* **TEXT**:
::::::::

Das allermeist­e, was Boris Becker so sagt und tut und darstellt, ist entweder peinlich, unerheblic­h, banal oder privat. Ob er nun bankrott ist oder nicht – an seinem Stehaufmän­nchen-Status als ewiger „Promi“wird das nichts ändern. Dieses Kapital setzt er ein. Und deshalb wird er als Marke auch weiter gut gepolstert um die Welt jetten können, ohne irgendwo betteln oder bei einem Altherrent­urnier in Gersweiler oder Nordendorf nach dem Siegersche­ck über 175 Euro hechten zu müssen.

Mitleid mit Boris Becker? Weil er sein Riesenanwe­sen auf Mallorca nicht los wird? Eine Besenkamme­rexistenz droht dem Mann nicht, dessen Lebensleis­tung seit dem Ende seiner Tenniskarr­iere im Grunde darin besteht, dass die Leute ihn kennen. War der nicht neulich bei diesem Quiz in RTL? Oder war das die ARD? Becker taugt nicht für die Rolle des gefallenen Engels. Ein Fiesling ist er ebenso wenig. Zu ihm wollen weder Mitleid noch Häme passen – auch wenn beides ihm nun häufiger begegnen wird. Fürs große Drama gibt diese ausgeleier­te Figur nichts her. Übergehen wir Boris Becker mit einem Schulterzu­cken, das genügt.

::::::::

* **SCHRIFTLICHE AUFGABE A**: Worin besteht laut dem Text über Boris Becker seine Lebensleistung seit dem Ende seiner Tenniskarriere im Grunde?

* **QUELLENMATERIAL**:
::::::::

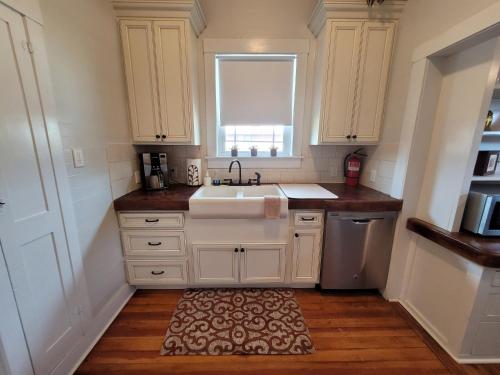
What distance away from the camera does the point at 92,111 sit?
1.45 metres

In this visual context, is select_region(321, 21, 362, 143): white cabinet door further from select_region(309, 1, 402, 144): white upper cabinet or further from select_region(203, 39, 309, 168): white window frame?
select_region(203, 39, 309, 168): white window frame

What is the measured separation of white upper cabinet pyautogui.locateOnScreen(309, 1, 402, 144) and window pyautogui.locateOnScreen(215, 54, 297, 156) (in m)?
0.32

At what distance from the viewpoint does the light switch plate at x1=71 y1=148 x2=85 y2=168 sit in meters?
1.29

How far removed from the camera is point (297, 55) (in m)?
2.03

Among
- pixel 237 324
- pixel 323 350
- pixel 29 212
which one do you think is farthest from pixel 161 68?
pixel 323 350

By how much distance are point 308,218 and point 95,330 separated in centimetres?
184

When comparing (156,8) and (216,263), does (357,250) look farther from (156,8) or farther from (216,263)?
(156,8)

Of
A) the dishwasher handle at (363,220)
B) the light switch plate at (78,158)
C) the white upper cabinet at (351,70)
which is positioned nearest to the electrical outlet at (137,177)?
the light switch plate at (78,158)

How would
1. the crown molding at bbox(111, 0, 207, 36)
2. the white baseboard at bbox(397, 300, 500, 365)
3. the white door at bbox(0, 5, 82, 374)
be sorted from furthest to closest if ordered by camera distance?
the crown molding at bbox(111, 0, 207, 36)
the white baseboard at bbox(397, 300, 500, 365)
the white door at bbox(0, 5, 82, 374)

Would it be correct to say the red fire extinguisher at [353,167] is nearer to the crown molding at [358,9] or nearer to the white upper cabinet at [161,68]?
the crown molding at [358,9]

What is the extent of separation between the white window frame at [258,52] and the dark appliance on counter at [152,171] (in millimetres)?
507

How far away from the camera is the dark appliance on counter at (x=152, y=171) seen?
75.4 inches

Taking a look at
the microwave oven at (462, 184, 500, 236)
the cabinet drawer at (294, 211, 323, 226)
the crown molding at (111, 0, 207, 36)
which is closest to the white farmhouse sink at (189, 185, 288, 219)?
the cabinet drawer at (294, 211, 323, 226)

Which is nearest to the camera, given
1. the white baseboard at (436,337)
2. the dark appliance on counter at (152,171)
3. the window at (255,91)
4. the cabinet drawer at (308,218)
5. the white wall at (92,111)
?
the white wall at (92,111)
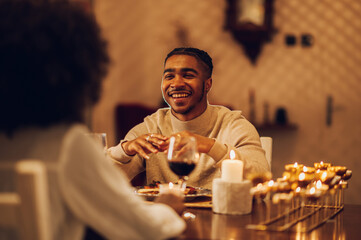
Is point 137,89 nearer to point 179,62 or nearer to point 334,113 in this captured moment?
point 334,113

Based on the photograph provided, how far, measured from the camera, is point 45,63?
69 cm

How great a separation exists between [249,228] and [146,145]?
1.98ft

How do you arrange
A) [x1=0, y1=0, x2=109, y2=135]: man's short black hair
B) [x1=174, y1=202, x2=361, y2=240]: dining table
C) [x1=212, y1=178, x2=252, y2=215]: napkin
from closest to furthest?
[x1=0, y1=0, x2=109, y2=135]: man's short black hair → [x1=174, y1=202, x2=361, y2=240]: dining table → [x1=212, y1=178, x2=252, y2=215]: napkin

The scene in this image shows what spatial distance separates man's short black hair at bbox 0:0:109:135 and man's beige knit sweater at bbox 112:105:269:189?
89cm

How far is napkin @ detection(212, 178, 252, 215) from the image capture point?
1.14 m

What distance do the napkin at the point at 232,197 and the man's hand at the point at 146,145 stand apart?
1.21ft

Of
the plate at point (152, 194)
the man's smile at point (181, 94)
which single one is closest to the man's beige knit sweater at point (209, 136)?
the man's smile at point (181, 94)

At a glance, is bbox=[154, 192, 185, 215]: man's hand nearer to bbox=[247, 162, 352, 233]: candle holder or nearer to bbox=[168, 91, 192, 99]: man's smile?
bbox=[247, 162, 352, 233]: candle holder

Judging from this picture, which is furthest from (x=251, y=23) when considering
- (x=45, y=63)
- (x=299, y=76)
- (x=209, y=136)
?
(x=45, y=63)

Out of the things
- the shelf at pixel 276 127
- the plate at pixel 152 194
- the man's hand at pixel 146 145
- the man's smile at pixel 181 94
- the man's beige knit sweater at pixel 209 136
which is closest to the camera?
the plate at pixel 152 194

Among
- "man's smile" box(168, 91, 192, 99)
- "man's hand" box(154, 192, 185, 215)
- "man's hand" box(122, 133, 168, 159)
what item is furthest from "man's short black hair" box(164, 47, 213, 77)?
"man's hand" box(154, 192, 185, 215)

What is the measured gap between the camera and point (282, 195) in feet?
3.29

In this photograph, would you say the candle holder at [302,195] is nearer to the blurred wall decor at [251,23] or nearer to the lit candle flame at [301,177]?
the lit candle flame at [301,177]

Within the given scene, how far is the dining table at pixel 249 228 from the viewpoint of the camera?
0.95 m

::::::::

* **SCHRIFTLICHE AUFGABE B**: Sammle aus den Einträgen jede Zeile, die das Wort „holder“ enthält, und beachte dabei die Groß- und Kleinschreibung.

* **RICHTIGE ANTWORT A**: Darin, dass die Leute ihn kennen.

* **RICHTIGE ANTWORT B**:
At a glance, is bbox=[154, 192, 185, 215]: man's hand nearer to bbox=[247, 162, 352, 233]: candle holder or nearer to bbox=[168, 91, 192, 99]: man's smile?
bbox=[247, 162, 352, 233]: candle holder
In this photograph, would you say the candle holder at [302,195] is nearer to the blurred wall decor at [251,23] or nearer to the lit candle flame at [301,177]?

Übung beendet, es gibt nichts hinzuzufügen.